» **YOUR TASK**
Reproduce the material in full, unchanged.

» **EXERCISE INPUT**

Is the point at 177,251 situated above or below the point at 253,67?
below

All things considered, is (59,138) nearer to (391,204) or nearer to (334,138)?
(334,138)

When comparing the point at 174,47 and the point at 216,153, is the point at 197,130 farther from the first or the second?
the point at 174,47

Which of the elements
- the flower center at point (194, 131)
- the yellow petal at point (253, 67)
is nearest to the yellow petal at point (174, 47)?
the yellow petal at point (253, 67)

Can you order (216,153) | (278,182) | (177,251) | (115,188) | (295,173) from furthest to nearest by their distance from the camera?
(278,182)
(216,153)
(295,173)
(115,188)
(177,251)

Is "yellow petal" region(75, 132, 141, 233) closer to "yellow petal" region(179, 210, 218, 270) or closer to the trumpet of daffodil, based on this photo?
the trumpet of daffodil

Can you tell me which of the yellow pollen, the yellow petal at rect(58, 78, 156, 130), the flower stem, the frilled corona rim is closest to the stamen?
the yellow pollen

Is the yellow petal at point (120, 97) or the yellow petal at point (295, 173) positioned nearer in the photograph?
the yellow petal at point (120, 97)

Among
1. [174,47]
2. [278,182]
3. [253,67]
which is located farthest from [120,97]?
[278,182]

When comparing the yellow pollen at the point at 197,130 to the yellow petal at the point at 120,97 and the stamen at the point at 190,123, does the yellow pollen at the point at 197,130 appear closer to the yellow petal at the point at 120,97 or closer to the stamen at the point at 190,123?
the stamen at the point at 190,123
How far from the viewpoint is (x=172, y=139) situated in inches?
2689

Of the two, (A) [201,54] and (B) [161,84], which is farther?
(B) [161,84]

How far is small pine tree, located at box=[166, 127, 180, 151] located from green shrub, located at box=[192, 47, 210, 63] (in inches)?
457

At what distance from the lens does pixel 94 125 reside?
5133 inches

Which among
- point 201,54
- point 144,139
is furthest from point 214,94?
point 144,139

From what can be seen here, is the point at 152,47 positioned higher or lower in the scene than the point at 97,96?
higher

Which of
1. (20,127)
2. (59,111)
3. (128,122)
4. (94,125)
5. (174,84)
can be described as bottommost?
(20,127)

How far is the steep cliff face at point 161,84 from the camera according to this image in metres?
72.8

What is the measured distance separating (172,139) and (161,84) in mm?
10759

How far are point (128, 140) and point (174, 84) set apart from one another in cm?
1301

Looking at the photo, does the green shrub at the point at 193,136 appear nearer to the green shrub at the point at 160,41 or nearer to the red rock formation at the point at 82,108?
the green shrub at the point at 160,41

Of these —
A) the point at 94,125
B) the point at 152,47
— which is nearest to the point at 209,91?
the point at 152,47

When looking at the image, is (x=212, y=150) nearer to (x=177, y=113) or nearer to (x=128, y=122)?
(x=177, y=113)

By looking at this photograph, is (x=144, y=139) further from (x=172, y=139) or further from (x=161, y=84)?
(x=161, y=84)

» **FULL ANSWER**
Is the point at 177,251 situated above or below the point at 253,67?
below

All things considered, is (59,138) nearer to (391,204) or nearer to (334,138)?
(334,138)

When comparing the point at 174,47 and the point at 216,153, is the point at 197,130 farther from the first or the second?
the point at 174,47

Which of the elements
- the flower center at point (194, 131)
- the yellow petal at point (253, 67)
is nearest to the yellow petal at point (174, 47)?
the yellow petal at point (253, 67)

Can you order (216,153) | (278,182) | (177,251) | (115,188) | (295,173) from furthest to nearest by their distance from the camera?
(278,182)
(216,153)
(295,173)
(115,188)
(177,251)

Is "yellow petal" region(75, 132, 141, 233) closer to "yellow petal" region(179, 210, 218, 270) or closer to the trumpet of daffodil, based on this photo?
the trumpet of daffodil

Can you tell me which of the yellow pollen, the yellow petal at rect(58, 78, 156, 130), the flower stem, the frilled corona rim is closest to the stamen?
the yellow pollen

Is the yellow petal at point (120, 97) or the yellow petal at point (295, 173) positioned nearer in the photograph?
the yellow petal at point (120, 97)

Among
1. [174,47]
2. [278,182]
3. [253,67]
which is located farthest from [120,97]?
[278,182]

When comparing the yellow pollen at the point at 197,130 to the yellow petal at the point at 120,97 and the stamen at the point at 190,123, does the yellow pollen at the point at 197,130 appear closer to the yellow petal at the point at 120,97 or closer to the stamen at the point at 190,123?
the stamen at the point at 190,123
How far from the viewpoint is (x=172, y=139) situated in inches?
2689

Of the two, (A) [201,54] and (B) [161,84], which is farther?
(B) [161,84]

How far is small pine tree, located at box=[166, 127, 180, 151] located from green shrub, located at box=[192, 47, 210, 63] (in inches)?
457

At what distance from the lens does pixel 94 125 reside?
5133 inches

Which among
- point 201,54
- point 144,139
is furthest from point 214,94?
point 144,139

From what can be seen here, is the point at 152,47 positioned higher or lower in the scene than the point at 97,96?
higher

Which of
1. (20,127)
2. (59,111)
3. (128,122)
4. (94,125)
5. (174,84)
can be described as bottommost?
(20,127)

How far is the steep cliff face at point 161,84 from the camera according to this image in metres?
72.8

What is the measured distance separating (172,139) and (161,84) in mm?
10759

How far are point (128, 140) and point (174, 84) set apart from one another in cm?
1301

Looking at the photo, does the green shrub at the point at 193,136 appear nearer to the green shrub at the point at 160,41 or nearer to the red rock formation at the point at 82,108?
the green shrub at the point at 160,41

Of these —
A) the point at 94,125
B) the point at 152,47
— which is nearest to the point at 209,91?
the point at 152,47

When looking at the image, is (x=212, y=150) nearer to (x=177, y=113) or nearer to (x=128, y=122)?
(x=177, y=113)

By looking at this photograph, is (x=144, y=139) further from (x=172, y=139) or further from (x=161, y=84)?
(x=161, y=84)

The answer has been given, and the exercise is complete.